• **Goal of the exercise**
In the lines below, replace every "photo" with "snapshot" and keep everything else unchanged. Leave the pictures out of your answer.

• **Lines of data**
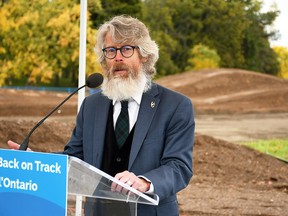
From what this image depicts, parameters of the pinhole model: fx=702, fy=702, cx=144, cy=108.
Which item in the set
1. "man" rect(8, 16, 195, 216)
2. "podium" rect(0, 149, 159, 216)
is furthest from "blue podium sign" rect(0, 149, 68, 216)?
"man" rect(8, 16, 195, 216)

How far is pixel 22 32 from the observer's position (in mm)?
26578

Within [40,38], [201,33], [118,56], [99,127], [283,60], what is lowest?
[283,60]

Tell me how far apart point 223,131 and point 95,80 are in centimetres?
2087

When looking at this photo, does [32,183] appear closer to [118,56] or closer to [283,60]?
[118,56]

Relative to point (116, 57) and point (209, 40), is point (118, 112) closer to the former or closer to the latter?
point (116, 57)

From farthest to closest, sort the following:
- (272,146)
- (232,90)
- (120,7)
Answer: (232,90)
(120,7)
(272,146)

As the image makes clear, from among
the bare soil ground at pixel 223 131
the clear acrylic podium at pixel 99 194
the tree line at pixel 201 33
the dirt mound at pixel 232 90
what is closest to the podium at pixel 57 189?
the clear acrylic podium at pixel 99 194

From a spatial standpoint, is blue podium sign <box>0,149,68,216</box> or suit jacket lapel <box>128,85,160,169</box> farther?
suit jacket lapel <box>128,85,160,169</box>

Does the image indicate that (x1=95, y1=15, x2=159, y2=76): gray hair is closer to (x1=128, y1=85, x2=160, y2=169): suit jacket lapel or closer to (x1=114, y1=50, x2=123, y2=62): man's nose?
(x1=114, y1=50, x2=123, y2=62): man's nose

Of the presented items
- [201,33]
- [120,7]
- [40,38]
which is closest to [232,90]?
[120,7]

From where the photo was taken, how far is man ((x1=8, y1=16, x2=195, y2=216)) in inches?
111

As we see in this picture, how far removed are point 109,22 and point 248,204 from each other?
6.99m

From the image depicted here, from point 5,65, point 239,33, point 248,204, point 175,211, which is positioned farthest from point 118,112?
point 239,33

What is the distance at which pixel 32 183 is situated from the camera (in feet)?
7.78
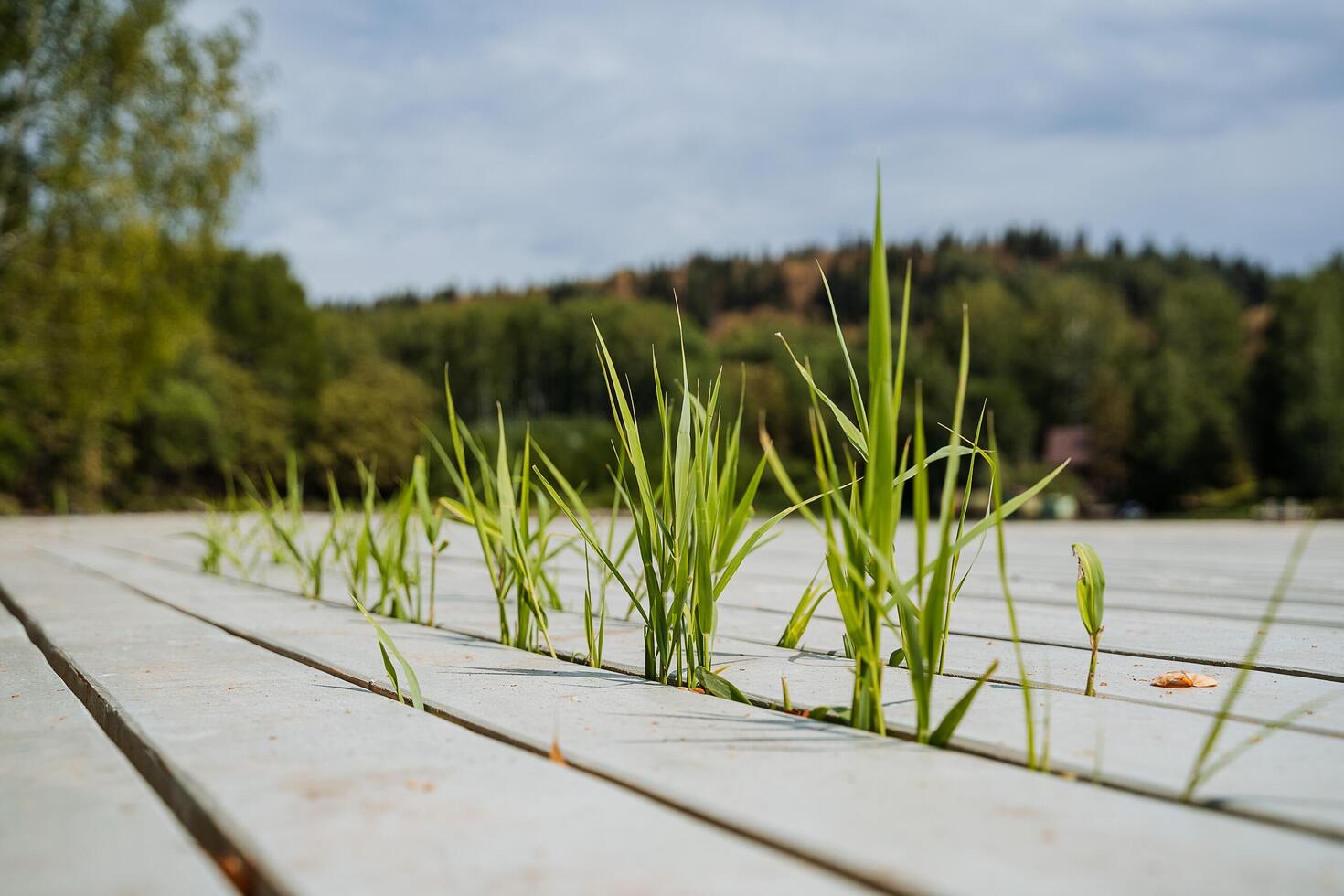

• **Reply**
From what this image depicts, parameters of the pinhole model: fx=702, fy=702, cx=144, cy=108.
Which item in the set
1. "man" rect(8, 16, 195, 216)
2. "podium" rect(0, 149, 159, 216)
is furthest from "blue podium sign" rect(0, 149, 68, 216)?
"man" rect(8, 16, 195, 216)

How far is pixel 22 32 from the observer's position (in mm)?
26578

Within [40,38], [201,33], [118,56], [99,127], [283,60], what is lowest?
[283,60]

Tell me how far apart point 223,131 and point 95,80 are in centimetres?
2087

When looking at this snapshot, does [32,183] appear closer to [118,56] or closer to [283,60]?
[118,56]

Relative to point (116, 57) and point (209, 40), is point (118, 112) closer to the former or closer to the latter?
point (116, 57)

From farthest to closest, sort the following:
- (272,146)
- (232,90)
- (120,7)
Answer: (232,90)
(120,7)
(272,146)

As the image makes clear, from among
the bare soil ground at pixel 223 131
the clear acrylic podium at pixel 99 194
the tree line at pixel 201 33
the dirt mound at pixel 232 90
what is closest to the podium at pixel 57 189?
the clear acrylic podium at pixel 99 194

From a spatial standpoint, is blue podium sign <box>0,149,68,216</box> or suit jacket lapel <box>128,85,160,169</box> farther?
suit jacket lapel <box>128,85,160,169</box>

Does the image indicate that (x1=95, y1=15, x2=159, y2=76): gray hair is closer to (x1=128, y1=85, x2=160, y2=169): suit jacket lapel or closer to (x1=114, y1=50, x2=123, y2=62): man's nose?
(x1=114, y1=50, x2=123, y2=62): man's nose

Of the presented items
- [201,33]
- [120,7]
- [40,38]
which is closest to [232,90]?
[120,7]

From where the snapshot was taken, how far is man ((x1=8, y1=16, x2=195, y2=216)) in inches?
111

As we see in this picture, how far removed are point 109,22 and point 248,204 from each other?
6.99m

From the image depicted here, from point 5,65, point 239,33, point 248,204, point 175,211, which is positioned farthest from point 118,112?
point 239,33

What is the distance at which pixel 32 183 is situated from the camera (in feet)?
7.78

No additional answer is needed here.